VII. RESERVATION OF RIGHTS
Nothing in this letter is, or shall be construed as, a waiver of any right, claim, defense, or remedy of our Client, all of which are expressly reserved. This letter is not a complete recitation of facts or claims, and our Client reserves the right to amend, supplement, or expand its claims at any time, including assertion of claims for aiding and abetting breach of fiduciary duty, fraud, conversion, civil conspiracy, unjust enrichment, RICO (where applicable), and statutory remedies.
This letter is sent for settlement purposes within the meaning of [Fed. R. Evid. 408 / applicable state analog] only as to settlement discussions; nothing herein constitutes an admission by our Client.
VIII. RESPONSE
Please direct your written response to the undersigned by [DATE]. We strongly encourage you to retain independent counsel before responding. Substantive engagement now — including consent to an immediate accounting, agreement to suspend further transactions, and a meaningful settlement proposal — will avoid the cost, publicity, and personal exposure of judicial proceedings.
Govern yourself accordingly.
Sincerely,
[ATTORNEY NAME]
[BAR NUMBER]
[LAW FIRM NAME]
cc: [CO-FIDUCIARY / CO-TRUSTEE]
[REGISTERED AGENT]
[D&O / FIDUCIARY INSURANCE CARRIER]
[CLIENT]
SOURCES AND REFERENCES
- Uniform Trust Code §§ 801–817, 1001–1010 (Uniform Law Commission)
- Uniform Power of Attorney Act §§ 114–117 (Uniform Law Commission)

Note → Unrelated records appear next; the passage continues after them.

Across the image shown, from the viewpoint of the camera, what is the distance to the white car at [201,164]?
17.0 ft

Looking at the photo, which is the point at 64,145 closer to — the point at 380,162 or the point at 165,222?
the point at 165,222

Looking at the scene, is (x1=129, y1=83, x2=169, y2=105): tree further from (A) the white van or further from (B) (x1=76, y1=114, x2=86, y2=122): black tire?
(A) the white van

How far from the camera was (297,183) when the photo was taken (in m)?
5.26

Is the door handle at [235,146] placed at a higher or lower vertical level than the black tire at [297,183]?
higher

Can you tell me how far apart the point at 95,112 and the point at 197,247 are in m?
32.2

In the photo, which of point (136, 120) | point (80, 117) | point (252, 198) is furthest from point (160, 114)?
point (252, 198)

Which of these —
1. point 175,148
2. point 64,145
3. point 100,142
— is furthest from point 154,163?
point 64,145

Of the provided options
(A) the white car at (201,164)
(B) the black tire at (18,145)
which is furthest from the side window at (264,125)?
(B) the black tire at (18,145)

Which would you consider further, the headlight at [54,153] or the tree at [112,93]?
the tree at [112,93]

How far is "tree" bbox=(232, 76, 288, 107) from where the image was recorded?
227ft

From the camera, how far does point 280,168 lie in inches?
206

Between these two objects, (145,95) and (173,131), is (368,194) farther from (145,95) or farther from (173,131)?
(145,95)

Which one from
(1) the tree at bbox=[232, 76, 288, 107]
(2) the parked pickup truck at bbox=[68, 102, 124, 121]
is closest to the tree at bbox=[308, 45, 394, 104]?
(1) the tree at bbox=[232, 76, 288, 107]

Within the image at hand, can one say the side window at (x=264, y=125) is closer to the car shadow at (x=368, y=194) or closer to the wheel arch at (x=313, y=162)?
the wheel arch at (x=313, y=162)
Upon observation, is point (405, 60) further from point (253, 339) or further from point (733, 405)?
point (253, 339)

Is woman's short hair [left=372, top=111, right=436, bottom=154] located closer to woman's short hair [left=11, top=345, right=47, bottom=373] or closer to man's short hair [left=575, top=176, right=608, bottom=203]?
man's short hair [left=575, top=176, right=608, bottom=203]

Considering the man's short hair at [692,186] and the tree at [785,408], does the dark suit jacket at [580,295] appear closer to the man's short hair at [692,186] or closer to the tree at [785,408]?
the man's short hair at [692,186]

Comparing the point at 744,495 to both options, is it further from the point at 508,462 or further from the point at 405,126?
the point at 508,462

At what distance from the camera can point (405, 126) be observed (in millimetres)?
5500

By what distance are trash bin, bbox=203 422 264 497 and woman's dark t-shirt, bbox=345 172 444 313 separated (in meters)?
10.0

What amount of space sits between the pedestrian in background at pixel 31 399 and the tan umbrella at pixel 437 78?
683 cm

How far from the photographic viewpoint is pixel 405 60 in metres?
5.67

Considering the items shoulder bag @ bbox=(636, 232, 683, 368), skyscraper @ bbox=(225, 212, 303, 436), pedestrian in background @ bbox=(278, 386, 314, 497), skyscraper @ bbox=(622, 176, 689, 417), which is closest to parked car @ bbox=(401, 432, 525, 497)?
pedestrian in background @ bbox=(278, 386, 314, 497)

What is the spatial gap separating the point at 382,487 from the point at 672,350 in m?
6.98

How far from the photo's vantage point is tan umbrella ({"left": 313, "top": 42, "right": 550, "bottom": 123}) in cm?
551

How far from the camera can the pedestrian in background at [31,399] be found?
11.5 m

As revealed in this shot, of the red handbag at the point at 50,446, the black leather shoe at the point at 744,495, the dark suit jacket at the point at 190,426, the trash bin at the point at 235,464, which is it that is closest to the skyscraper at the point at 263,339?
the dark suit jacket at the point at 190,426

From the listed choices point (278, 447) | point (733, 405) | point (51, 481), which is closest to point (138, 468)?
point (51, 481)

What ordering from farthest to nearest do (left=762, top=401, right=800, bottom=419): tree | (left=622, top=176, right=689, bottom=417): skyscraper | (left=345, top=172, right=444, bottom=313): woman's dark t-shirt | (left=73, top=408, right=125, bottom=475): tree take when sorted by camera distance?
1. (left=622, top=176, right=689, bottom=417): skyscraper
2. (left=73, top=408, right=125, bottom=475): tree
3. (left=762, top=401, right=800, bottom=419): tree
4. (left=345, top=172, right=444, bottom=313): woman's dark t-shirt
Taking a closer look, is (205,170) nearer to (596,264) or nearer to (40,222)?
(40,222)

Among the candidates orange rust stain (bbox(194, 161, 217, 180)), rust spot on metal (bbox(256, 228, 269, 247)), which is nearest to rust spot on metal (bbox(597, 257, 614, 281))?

- Restatement (Third) of Trusts §§ 78, 100, 205
- DGCL §§ 102(b)(7), 141, 220
- RULLCA § 409; RUPA § 404
- Caremark, 698 A.2d 959 (Del. Ch. 1996); Stone v. Ritter, 911 A.2d 362 (Del. 2006)
- Smith v. Van Gorkom, 488 A.2d 858 (Del. 1985)
- Revlon, 506 A.2d 173 (Del. 1986); Unocal, 493 A.2d 946 (Del. 1985)
- United Food & Comm. Workers v. Zuckerberg, 262 A.3d 1034 (Del. 2021)
- Kahn v. M&F Worldwide, 88 A.3d 635 (Del. 2014); Corwin v. KKR, 125 A.3d 304 (Del. 2015)
- AmerisourceBergen Corp. v. Lebanon County Emps.' Ret. Fund, 243 A.3d 417 (Del. 2020)
END OF TEMPLATE
About This Template
A demand letter is a formal written request to fix a problem or pay what is owed, sent before anyone files a lawsuit. It gives the other side a real chance to settle, creates a record of your attempt to resolve things, and in many cases (unpaid debts, insurance claims, broken contracts) starts a legally required response window. A well-written demand letter lays out what happened, what you want, and a deadline to act, which is often enough to get results without ever going to court.
Important Notice
This template is provided for informational purposes. It is not legal advice. We recommend having an attorney review any legal document before signing, especially for high-value or complex matters.